### Stored data entries
════
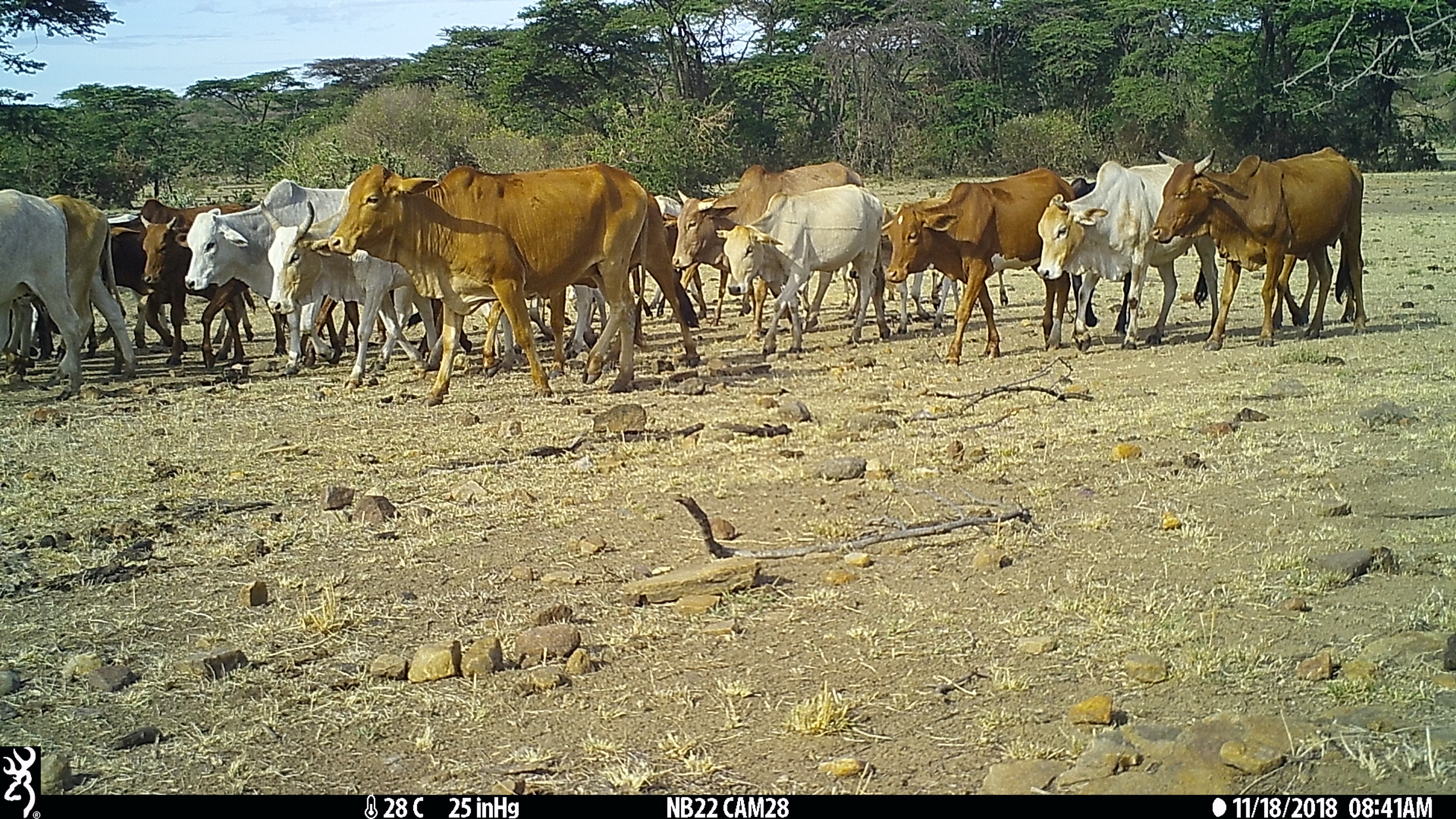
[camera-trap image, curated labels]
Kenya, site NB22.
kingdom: Animalia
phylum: Chordata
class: Mammalia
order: Artiodactyla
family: Bovidae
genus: Bos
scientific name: Bos taurus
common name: cattle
════
### Exercise prompt
Please repeat every record above exactly, leaving the pictures out.

### Solution for this problem
[camera-trap image, curated labels]
Kenya, site NB22.
kingdom: Animalia
phylum: Chordata
class: Mammalia
order: Artiodactyla
family: Bovidae
genus: Bos
scientific name: Bos taurus
common name: cattle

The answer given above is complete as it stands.